私は昔から感情の起伏がすごく激しくて、メンバーにもたくさん迷惑をかけてしまいました

 この辺は、そういうことも含めてだと思ってます。

 これね、あるんですよ。いるんですよ。こういう人。本番の舞台の上になると、大げさじゃなく神が降りたのかと思うくらいに大きな芝居をする人。役者さんなんかだと少なくないです。俺はそれ空間支配能力って呼んでるんですが、どこで呼んでるって(略)、とにかくいます。
 人気があるとか芝居がうまいとかそういうことじゃなくて、袖から舞台に入った瞬間に「全部もってく」人。
 なんで俺がそんなこと言うかっていうと、そーいう人とやってたことがあるからです。芝居を。
 その人は劇団代表であって、脚本書いて演出してっていう立場だから練習量が少ないとかセリフ覚えが悪いとかそういう言い訳はあるにせよ、なくてもセリフ覚えは悪いけど、それでも、本番になると明らかに違う。ずるいくらいに全部持っていく。
 ただ、そういう人とやるのを嫌う人も少なくないですよね。きちんと練習して少しでも完成型に近づけて本番を迎えたいという、役者の鏡のような俳優さんにとっては、練習しにくいし本番で何し出すかわからなくて、嫌だと思います。つーか、本来舞台を作る作業というのはこういうもののはずですね。

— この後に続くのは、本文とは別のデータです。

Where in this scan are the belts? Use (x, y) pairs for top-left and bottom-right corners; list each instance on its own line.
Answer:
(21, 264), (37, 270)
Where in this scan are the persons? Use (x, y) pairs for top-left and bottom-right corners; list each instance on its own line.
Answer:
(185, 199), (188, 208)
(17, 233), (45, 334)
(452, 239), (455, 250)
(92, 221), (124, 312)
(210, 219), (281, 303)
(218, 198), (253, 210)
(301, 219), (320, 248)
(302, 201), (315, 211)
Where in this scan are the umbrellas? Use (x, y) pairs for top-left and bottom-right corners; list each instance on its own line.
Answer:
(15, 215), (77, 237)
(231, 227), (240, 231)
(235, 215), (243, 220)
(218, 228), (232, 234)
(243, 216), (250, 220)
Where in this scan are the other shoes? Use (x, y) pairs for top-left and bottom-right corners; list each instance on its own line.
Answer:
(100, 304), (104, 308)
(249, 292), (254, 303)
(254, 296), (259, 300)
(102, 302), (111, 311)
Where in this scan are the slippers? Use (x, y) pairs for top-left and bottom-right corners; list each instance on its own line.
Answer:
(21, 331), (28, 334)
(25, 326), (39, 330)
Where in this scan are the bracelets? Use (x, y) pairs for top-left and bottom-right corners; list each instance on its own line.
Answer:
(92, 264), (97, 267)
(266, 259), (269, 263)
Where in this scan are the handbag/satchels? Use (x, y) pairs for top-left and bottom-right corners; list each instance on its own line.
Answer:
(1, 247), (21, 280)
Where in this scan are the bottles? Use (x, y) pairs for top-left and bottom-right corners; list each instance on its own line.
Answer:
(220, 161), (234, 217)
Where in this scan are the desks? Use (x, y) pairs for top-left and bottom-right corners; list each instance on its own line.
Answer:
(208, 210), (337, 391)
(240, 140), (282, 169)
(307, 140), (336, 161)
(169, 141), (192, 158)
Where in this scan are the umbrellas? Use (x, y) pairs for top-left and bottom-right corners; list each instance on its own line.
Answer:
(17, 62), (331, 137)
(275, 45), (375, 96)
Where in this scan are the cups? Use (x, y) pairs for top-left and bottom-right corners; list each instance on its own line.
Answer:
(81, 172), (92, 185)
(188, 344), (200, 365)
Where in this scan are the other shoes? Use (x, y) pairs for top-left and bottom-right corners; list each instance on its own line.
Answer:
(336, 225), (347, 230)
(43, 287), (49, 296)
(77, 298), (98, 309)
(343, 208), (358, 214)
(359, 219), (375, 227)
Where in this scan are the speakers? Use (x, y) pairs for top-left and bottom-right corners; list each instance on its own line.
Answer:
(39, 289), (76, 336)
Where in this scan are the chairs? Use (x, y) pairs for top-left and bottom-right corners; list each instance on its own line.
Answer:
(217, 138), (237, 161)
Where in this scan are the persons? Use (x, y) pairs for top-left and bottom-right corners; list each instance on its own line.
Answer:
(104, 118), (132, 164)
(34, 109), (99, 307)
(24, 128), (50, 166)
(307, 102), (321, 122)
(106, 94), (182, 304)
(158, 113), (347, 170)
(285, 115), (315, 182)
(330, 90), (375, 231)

 でも俺は、その代表と絡むシーンは好きだった。練習は嫌いだったけど。
 だって練習するっつってんのにセリフは覚えてないわやる気ないわ素のままだわ、やりにくうてやりにくうて。
 でも、本番を迎えるのは楽しみだった。お客さんも待ってるほどのその人の芝居を、一番近くで見れるから。「肌があう」っていう言い方をしていいのかどうなのかわからないんですが、彼の雰囲気に飲み込まれるのが好きでした。それまでの芝居をぶち壊すようなその雰囲気に飲まれて自由に動かせてもらうのが好きだった。
 なんていうかですねー、芝居ってこう、同じものを何回かやるわけじゃないですか。でもまあ、当然何回目を見るかによって見えてくるものは違うんですけど、それでも基本的には役者がやることってのは毎回同じはずなんです。いや、同じであって正解なんです。でも、彼は違う。何が違うのかなー。言ってみれば「間」ですかね。間が、毎回違うんですよ。間が違うということはもう違う芝居になっちゃうわけなんですが、それでも違うものは違うんです。まあそれはつまり練習量が少ないとか練習しないとかそういうことの結果とも言えるわけなんですけどね。
 一緒に舞台にいる人間としてみれば、相手の間が違うってのはこりゃもう芝居になりませんがな。つーことを思い出してみると、セリフを待つことを許されなかったということか、なんて今思いましたけどね。セリフを待つことを許されなかったといううことは、セリフを待たせてもいけなかったんです。意味わかるかなこれ。流れに乗らなければいけなかった。そんでもってその流れというのは、俺にとって心地よいものだったんです。リズムっていうか、そういうもの。そういうのが作り上げる雰囲気、それが、好きだったんですよね。
 まあもう大昔の話なんで、その人は今でもお芝居してます。20年を超えるキャリアですからもうしっかり役作りして稽古してきっちりした芝居を舞台に上げる役者になっていると信じて疑っていませんが、その彼にもそういう時代があったということですな。なにが?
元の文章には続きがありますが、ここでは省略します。